Conhecido da polícia e dos moradores da cidade pelo histórico do envolvimento em crimes de execução, João Carlos Epaminondas chegou a passar vários anos preso. Recentemente estava cumprindo prisão domiciliar, mas acabou ganhando a liberdade no fim do mês de janeiro. Isso porque no dia do seu julgamento as testemunhas não comparecerem ao Fórum, pois não haviam sido notificadas. A Justiça, então, acabou concedendo a liberdade ao acusado.
Fontes da polícia acreditam que a morte de João Carlos, conhecido como Galeguinho de João de Tonhé, foi uma forma de vingança relacionada às muitas mortes que ele teria praticado nos anos de 1990 em Serra Talhada. O cidadão, que já chegou a trocar tiros com PMs e confessou a morte de um homem que teria matado seu pai num assalto, estava com novo julgamento marcado para junho deste ano. “Acreditamos que só estavam esperando ele aparecer na rua para matá-lo. Esse homem já assassinou muita gente e as famílias estão se vingando”, contou um policial em reserva.
-------
Exercícios propostos =>
**1.** Transcreva, do trecho sobre João Carlos Epaminondas, a parte que começa com as palavras "Fontes da polícia" e termina com "policial em reserva.".
**2.** Traduza para o inglês a seguinte frase do trecho sobre João Carlos Epaminondas: "Recentemente estava cumprindo prisão domiciliar, mas acabou ganhando a liberdade no fim do mês de janeiro."
Os registros abaixo não têm relação com o trecho acima.

Registros fornecidos =>
-------
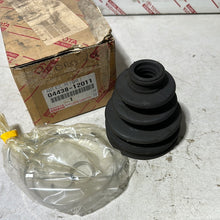 Cargar imagen en el visor de la galería, 04438-12011 BOOT KIT, FRONT DRIVE SHAFT INBOARD JOINT, toyota,
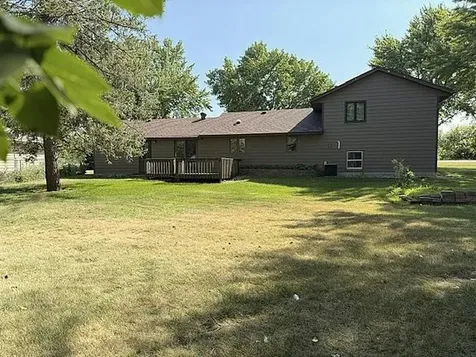 2022 River Road Windom MN 56101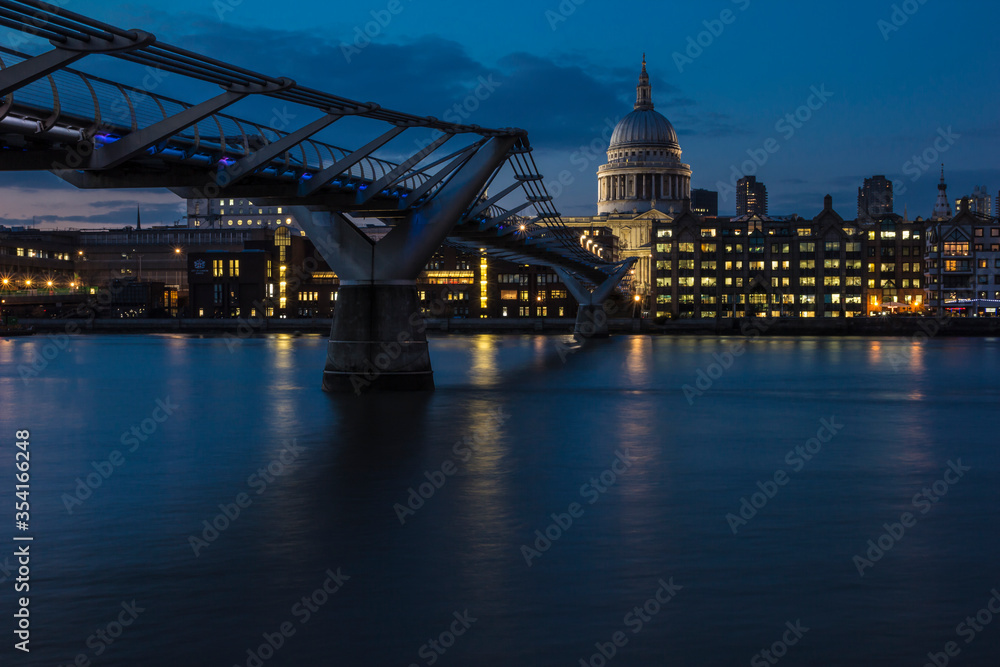 Naklejka premium st pauls cathedral at night
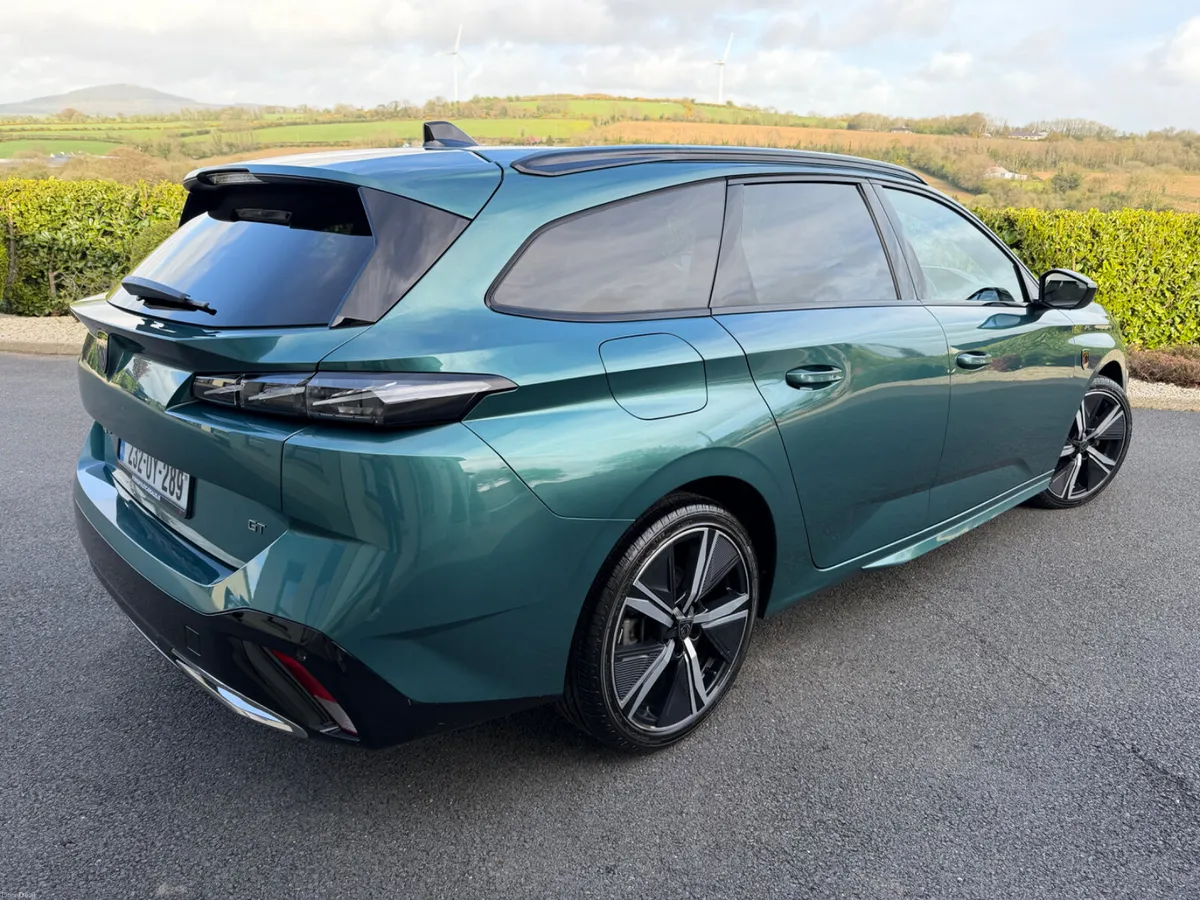 2023 (232)Peugeot 308 GT Auto Estate 1.5 Diesel - Image 4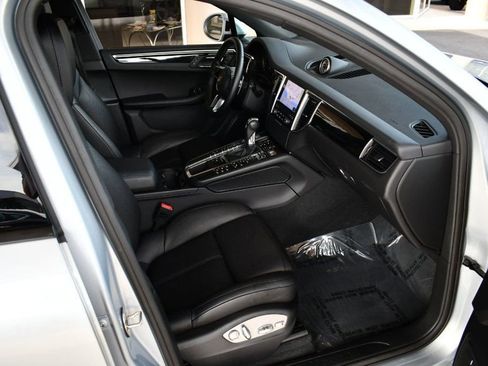 Used 2018 Porsche Macan image 44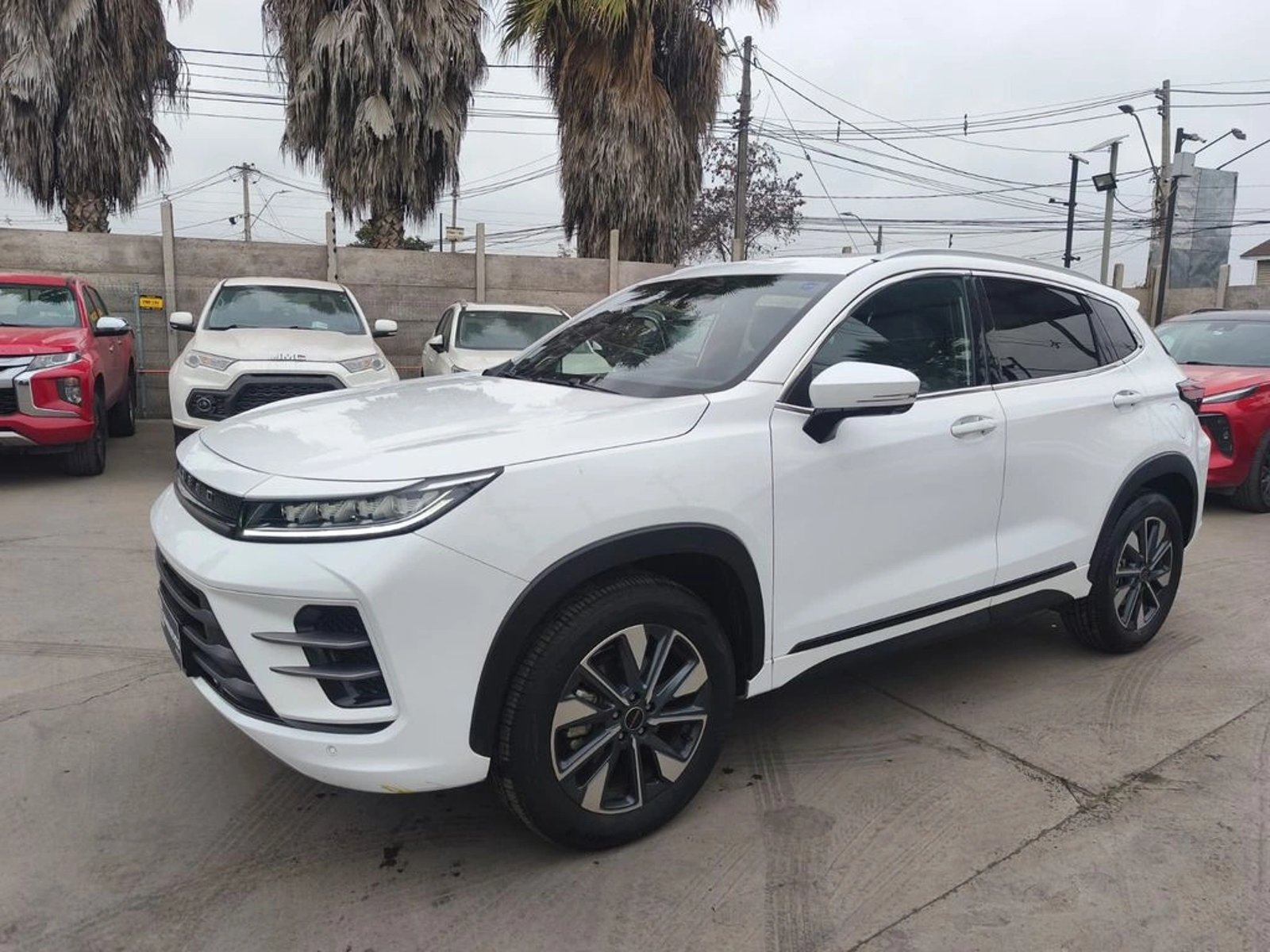 Exeed LX ADVANCED 1.5 AUT 2024 - Foto 2 de 20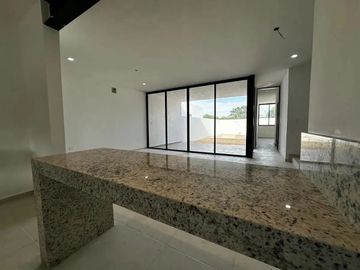 CASA ENTREGA INMEDIATA| Recámara en planta baja| alberca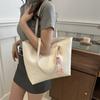 Bolsa de trabalho com texto para viajante 2024 primavera nova bolsa de ombro feminina coreana axila bolsa tote all-match da moda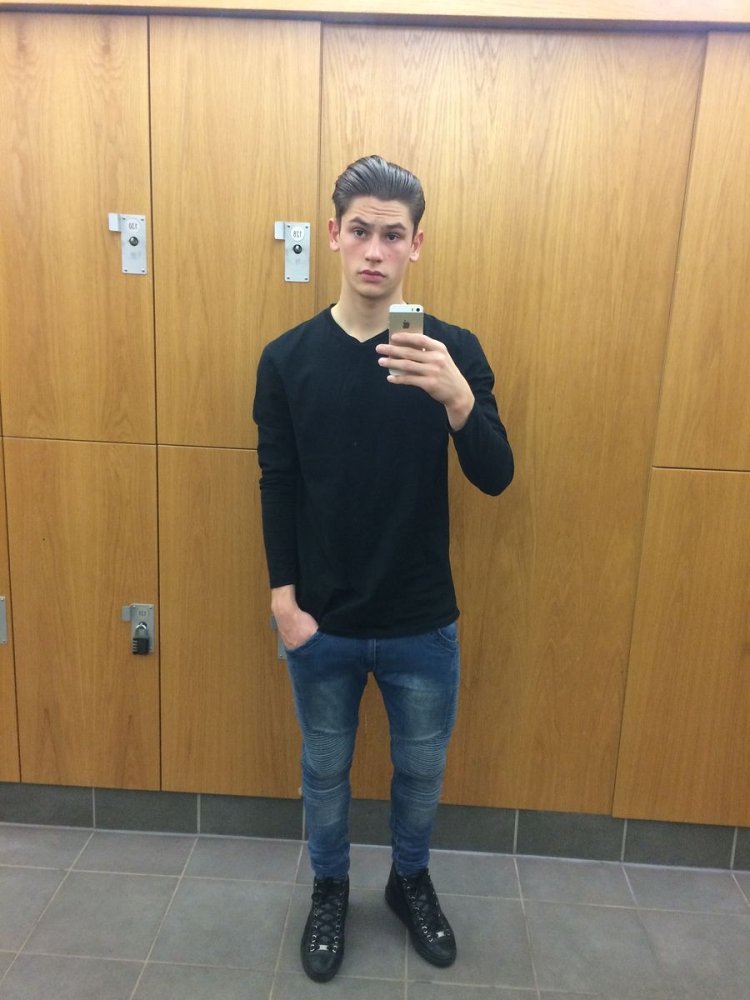 Aaron Moody BigwhiteCock Goyan Penis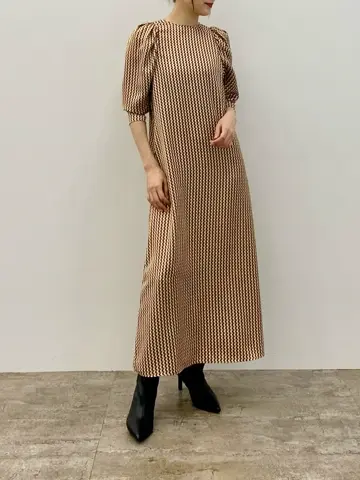 BEIGE， M.K コーディネート画像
-------
Resultados do exercício =>
**1.**
Fontes da polícia acreditam que a morte de João Carlos, conhecido como Galeguinho de João de Tonhé, foi uma forma de vingança relacionada às muitas mortes que ele teria praticado nos anos de 1990 em Serra Talhada. O cidadão, que já chegou a trocar tiros com PMs e confessou a morte de um homem que teria matado seu pai num assalto, estava com novo julgamento marcado para junho deste ano. “Acreditamos que só estavam esperando ele aparecer na rua para matá-lo. Esse homem já assassinou muita gente e as famílias estão se vingando”, contou um policial em reserva.

**2.** He had recently been serving house arrest, but ended up being released at the end of January.